The city had buzzed on regardless of the hour. The tribe of New York burning through life. He felt the curve of the world and, standing at the window, he rather hoped someone would drop a line and haul him up.
He had been to the doctor the week before and been given cream for the rash on his hand. It hadn’t been their regular doctor, but a locum while Dr Kapelus was on leave. The doctor had suggested some routine blood and urine tests, just to see if there was anything amiss. When they came back, it turned out Levin’s cholesterol was up, but nothing serious for his age. No medication required. Kidney function good. Blood pressure one thirty over eighty and heart rate seventy-four. Everything was fine. ‘Exercise would be good,’ said the doctor, ‘for the insomnia. The sweats may be caffeine-related. But life has a whole bundle of things lurking about for men over fifty. Stress is the most insidious. Exercise is your best friend. And it keeps the weight down. That and not too much Ben & Jerry’s. Do you swim, play tennis, cycle?’

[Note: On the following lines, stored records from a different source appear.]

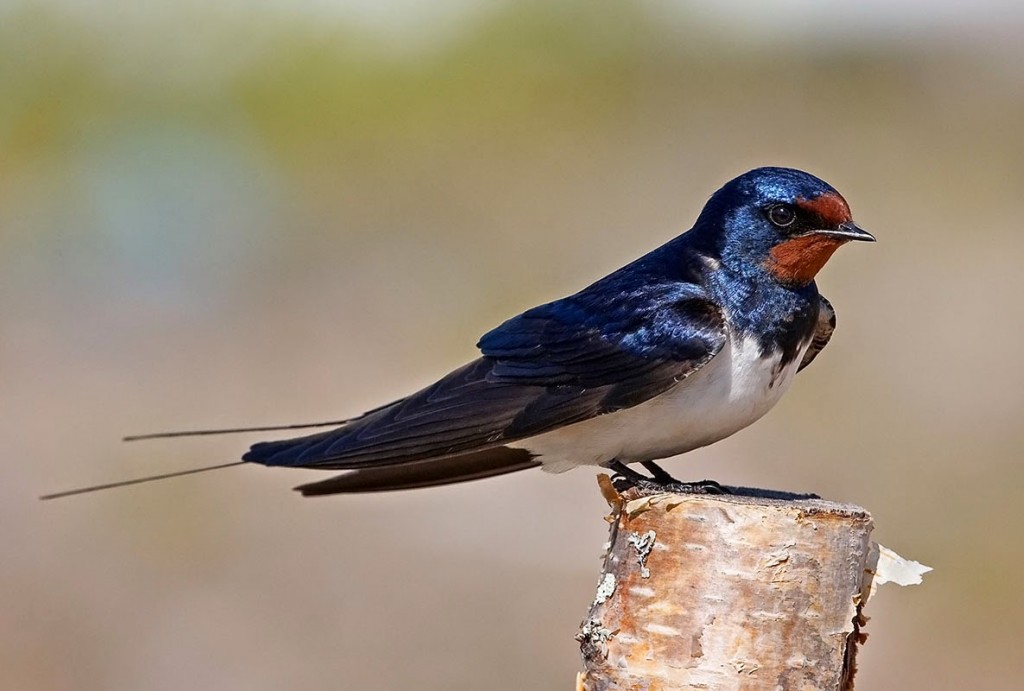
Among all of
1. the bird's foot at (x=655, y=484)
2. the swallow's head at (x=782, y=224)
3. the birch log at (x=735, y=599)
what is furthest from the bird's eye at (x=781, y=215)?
the birch log at (x=735, y=599)

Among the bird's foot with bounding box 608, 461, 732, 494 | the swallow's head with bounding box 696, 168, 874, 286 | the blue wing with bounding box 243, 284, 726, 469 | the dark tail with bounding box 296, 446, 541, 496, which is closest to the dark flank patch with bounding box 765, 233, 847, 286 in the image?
the swallow's head with bounding box 696, 168, 874, 286

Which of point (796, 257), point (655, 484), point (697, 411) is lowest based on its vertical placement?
point (655, 484)

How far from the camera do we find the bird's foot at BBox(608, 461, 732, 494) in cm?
211

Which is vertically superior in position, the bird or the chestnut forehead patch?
the chestnut forehead patch

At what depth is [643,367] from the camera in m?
2.43

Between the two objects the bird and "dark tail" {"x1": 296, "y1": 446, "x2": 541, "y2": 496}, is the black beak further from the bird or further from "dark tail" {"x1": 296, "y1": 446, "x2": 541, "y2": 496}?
"dark tail" {"x1": 296, "y1": 446, "x2": 541, "y2": 496}

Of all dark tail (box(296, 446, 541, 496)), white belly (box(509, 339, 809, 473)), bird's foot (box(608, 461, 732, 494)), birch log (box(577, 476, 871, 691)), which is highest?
white belly (box(509, 339, 809, 473))

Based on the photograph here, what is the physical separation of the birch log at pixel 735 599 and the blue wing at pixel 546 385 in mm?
513

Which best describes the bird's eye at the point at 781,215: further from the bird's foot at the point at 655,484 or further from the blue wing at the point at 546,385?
the bird's foot at the point at 655,484

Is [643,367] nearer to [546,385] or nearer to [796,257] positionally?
[546,385]

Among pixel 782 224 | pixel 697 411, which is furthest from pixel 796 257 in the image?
pixel 697 411

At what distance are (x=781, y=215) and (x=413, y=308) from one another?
6.34 m

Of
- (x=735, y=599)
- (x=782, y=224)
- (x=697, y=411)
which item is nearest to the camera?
(x=735, y=599)

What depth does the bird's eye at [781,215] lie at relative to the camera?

‘Yes, tennis,’ he had said, remembering Hal’s invitation to resume their summer games.
The doctor had advised him to slow down on the coffee. Even stop altogether for six weeks and see if it helped his sleep cycle. What was he eating that might be stimulating his metabolism? the doctor had asked. ‘Too much red meat? Not enough water during the day?’
Levin had gone four days without coffee but nothing had changed. Not even a headache. And still he’d woken in the night.
He said to Jane, ‘Last night on the TV there was a news pull-through I kept seeing. It said: A man who went for a late-night swim was found by tourists. It was only later that I realised I had missed the first few words. In fact, the pull-through read: The body of a man who went for a late-night swim was found by tourists. Three words made such a difference.’